Son cas a conduit World Athletics (ex-Association internationale des fédérations d’athlétisme, IAAF) à fixer un seuil de testostérone de 10 nanomoles par litre de sang pour les athlètes concourant dans la catégorie féminine. En 2018, l’IAAF avait également édicté un règlement qui obligeait les athlètes concernées à suivre un traitement destiné à faire baisser leur taux de testostérone pour êtres admises à concourir dans les catégories allant du 400 m au 1 000 m.

Ne l’acceptant pas, la Sud-Africaine a aussitôt saisi la justice et obtenu la suspension dudit règlement, qui avait été élaboré sur la base d’une étude scientifique contestée, le Tribunal arbitral du sport arguant de « la difficulté de prouver un véritable avantage chez les athlètes hyperandrogéniques sur les distances du 1 500 m et du 1 000 m ».

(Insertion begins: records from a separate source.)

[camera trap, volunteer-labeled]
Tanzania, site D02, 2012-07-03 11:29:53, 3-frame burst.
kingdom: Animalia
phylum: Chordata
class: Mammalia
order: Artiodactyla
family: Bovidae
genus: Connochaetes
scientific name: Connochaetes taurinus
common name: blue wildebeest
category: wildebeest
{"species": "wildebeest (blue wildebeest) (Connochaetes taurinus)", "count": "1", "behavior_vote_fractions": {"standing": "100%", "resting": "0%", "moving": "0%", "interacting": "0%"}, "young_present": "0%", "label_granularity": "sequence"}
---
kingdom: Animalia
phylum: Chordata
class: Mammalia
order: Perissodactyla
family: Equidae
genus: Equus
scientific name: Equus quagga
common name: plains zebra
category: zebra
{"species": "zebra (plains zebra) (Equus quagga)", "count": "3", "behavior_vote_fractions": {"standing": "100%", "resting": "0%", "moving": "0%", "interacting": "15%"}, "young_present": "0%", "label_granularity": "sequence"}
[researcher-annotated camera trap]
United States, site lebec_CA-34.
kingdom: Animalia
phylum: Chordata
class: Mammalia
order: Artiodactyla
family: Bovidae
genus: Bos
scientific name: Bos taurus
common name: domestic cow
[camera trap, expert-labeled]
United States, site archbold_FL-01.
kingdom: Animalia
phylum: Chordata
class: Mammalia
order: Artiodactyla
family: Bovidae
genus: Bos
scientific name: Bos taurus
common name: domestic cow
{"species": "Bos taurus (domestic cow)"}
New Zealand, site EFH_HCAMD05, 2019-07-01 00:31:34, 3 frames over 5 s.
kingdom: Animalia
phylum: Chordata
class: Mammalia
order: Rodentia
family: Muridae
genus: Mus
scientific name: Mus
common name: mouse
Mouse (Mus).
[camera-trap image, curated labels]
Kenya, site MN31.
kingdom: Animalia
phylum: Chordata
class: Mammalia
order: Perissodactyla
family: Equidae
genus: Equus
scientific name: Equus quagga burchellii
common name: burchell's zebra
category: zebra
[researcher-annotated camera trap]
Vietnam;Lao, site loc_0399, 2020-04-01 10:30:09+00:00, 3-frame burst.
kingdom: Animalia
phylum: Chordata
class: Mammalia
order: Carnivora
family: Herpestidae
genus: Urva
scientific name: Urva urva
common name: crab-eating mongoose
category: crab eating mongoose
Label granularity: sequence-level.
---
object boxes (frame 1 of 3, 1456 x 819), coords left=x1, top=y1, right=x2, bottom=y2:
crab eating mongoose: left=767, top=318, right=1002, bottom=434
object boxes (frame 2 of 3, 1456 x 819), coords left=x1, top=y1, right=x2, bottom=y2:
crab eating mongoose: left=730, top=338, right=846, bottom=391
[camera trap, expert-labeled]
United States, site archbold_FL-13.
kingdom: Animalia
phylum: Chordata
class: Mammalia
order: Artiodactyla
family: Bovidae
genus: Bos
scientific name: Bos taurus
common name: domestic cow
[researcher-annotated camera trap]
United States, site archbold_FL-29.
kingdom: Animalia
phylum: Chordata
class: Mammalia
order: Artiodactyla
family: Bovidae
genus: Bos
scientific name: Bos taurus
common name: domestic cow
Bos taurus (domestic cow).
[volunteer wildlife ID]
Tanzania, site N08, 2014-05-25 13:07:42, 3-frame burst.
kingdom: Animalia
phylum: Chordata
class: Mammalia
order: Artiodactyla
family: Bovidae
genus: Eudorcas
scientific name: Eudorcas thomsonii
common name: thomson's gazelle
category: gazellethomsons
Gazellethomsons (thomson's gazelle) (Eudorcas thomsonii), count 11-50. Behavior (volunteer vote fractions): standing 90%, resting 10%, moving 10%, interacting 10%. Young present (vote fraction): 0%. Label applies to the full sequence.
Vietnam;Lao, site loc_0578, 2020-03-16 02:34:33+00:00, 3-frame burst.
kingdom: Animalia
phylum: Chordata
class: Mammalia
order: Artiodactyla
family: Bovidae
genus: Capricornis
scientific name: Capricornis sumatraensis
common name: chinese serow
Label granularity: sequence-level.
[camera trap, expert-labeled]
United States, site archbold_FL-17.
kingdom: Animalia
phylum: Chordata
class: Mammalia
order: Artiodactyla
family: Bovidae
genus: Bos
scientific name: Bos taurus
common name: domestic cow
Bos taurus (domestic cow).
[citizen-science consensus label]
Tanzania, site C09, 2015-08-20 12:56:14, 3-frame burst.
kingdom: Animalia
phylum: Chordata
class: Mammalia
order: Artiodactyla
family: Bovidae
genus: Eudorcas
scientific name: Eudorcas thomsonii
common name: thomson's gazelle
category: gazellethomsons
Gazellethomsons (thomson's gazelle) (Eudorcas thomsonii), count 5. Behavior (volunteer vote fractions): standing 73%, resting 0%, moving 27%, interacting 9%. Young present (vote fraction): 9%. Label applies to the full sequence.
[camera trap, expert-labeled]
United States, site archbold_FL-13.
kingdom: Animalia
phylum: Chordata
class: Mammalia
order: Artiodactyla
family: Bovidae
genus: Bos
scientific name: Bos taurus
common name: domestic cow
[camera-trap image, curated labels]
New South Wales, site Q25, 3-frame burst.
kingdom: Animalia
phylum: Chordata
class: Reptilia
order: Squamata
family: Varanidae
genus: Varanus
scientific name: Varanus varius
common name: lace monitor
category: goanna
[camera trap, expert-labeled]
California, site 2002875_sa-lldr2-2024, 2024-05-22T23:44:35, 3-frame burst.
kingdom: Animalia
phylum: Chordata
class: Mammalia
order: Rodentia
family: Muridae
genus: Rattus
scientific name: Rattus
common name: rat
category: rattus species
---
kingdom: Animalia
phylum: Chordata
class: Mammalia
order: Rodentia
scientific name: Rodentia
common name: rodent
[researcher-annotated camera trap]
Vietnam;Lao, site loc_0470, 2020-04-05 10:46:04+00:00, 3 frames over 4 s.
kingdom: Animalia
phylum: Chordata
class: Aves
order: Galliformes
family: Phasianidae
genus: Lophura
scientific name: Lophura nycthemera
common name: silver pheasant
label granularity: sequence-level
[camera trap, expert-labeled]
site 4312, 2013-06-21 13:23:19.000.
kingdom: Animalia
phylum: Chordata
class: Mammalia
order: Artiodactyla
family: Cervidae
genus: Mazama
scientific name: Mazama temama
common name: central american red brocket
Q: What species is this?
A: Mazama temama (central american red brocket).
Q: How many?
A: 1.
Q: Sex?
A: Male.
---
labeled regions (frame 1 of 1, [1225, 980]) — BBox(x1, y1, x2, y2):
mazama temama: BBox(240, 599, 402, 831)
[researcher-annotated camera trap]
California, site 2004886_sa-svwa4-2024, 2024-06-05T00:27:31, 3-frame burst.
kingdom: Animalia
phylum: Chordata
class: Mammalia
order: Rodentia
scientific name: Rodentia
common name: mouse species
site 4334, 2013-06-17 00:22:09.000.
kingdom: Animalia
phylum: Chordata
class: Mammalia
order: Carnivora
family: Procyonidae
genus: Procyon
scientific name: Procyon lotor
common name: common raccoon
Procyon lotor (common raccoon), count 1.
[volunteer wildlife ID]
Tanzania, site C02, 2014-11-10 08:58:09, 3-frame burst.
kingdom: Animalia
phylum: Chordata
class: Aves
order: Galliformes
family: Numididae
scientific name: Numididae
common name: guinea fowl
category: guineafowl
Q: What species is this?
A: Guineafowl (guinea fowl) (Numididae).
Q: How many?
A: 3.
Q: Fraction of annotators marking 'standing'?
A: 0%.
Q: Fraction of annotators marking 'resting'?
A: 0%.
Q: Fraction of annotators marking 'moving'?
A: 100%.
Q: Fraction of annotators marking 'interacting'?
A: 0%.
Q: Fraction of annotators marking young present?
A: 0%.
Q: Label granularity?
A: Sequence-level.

À ce jour, il n’y a pas de vérité définitive sur le sujet. Francine Niyonsaba (Burundi), Margaret Wambui (Kenya) ou encore Dutee Chand (Inde) se vivent en victimes du délit de sale gueule. Au lieu de mettre la poussière sous le tapis, la Fifa gagnerait à tirer au clair l’affaire Clara Cletus Luvanga et, ensuite, à sortir les footballeuses hyperandrogènes de la zone de non-droit où elle les confine.